Illustration from the book of Kells and prayer 'Be thou my Vision'

The Christianity practiced by the Celtic churches came to these islands before the emissaries of the Church of Rome landed in Kent with St Augustine. St Columba is said to have died on the day that Augustine landed.
The original missionaries spoke Greek and their liturgies and the way in which they dated Easter point to their having originated in the eastern half of the empire. There is evidence that the Druids welcomed the new religion and that the two belief-systems were gradually assimilated. Celtic priests shaved the front of their heads in the Druid manner and men who had been druids continued as christian priests. Columba himself, Colmcille of our hearts, was the son of a druid and educated in a druid college.
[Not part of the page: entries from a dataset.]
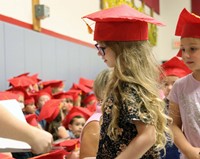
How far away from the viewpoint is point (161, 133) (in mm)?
1999

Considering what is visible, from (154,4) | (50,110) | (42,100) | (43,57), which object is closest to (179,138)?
(50,110)

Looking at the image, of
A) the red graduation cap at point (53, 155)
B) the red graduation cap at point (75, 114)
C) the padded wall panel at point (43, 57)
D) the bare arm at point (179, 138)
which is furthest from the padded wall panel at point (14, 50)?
the red graduation cap at point (53, 155)

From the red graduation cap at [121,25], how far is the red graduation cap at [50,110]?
2.46 meters

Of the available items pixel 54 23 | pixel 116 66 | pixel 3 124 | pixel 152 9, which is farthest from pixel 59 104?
pixel 152 9

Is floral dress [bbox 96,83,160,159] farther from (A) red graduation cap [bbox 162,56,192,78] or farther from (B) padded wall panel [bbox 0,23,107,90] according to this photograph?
(B) padded wall panel [bbox 0,23,107,90]

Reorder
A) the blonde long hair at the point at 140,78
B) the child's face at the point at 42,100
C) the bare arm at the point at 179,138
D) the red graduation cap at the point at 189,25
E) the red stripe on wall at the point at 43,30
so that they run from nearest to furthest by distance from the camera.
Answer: the blonde long hair at the point at 140,78 → the bare arm at the point at 179,138 → the red graduation cap at the point at 189,25 → the child's face at the point at 42,100 → the red stripe on wall at the point at 43,30

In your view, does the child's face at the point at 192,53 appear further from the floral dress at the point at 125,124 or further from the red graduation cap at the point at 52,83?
the red graduation cap at the point at 52,83

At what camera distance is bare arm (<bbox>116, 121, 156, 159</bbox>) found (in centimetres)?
185

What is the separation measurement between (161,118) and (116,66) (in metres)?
0.35

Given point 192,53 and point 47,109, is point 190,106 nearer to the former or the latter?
point 192,53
It was a Celtic monk, Pelagius, who promulgated the famous Pelagian 'Heresy' which denied both the concept of Original Sin and Man's position at the centre of the created universe.
When the two forms of Christianity met up, the Celtic from the North and west and the Roman from the East, they at first co-existed peacefully, even sharing the same churches, but eventually, political events forced the churchmen to unite and at the historic Synod of Whitby, the Roman version gained the ascendancy. In Ireland and Scotland, however, and even in many parts of England, the old celtic ways survived, although at various periods of history they were frowned upon, and so we have a legacy of celtic prayers preserved in the Gaelic language.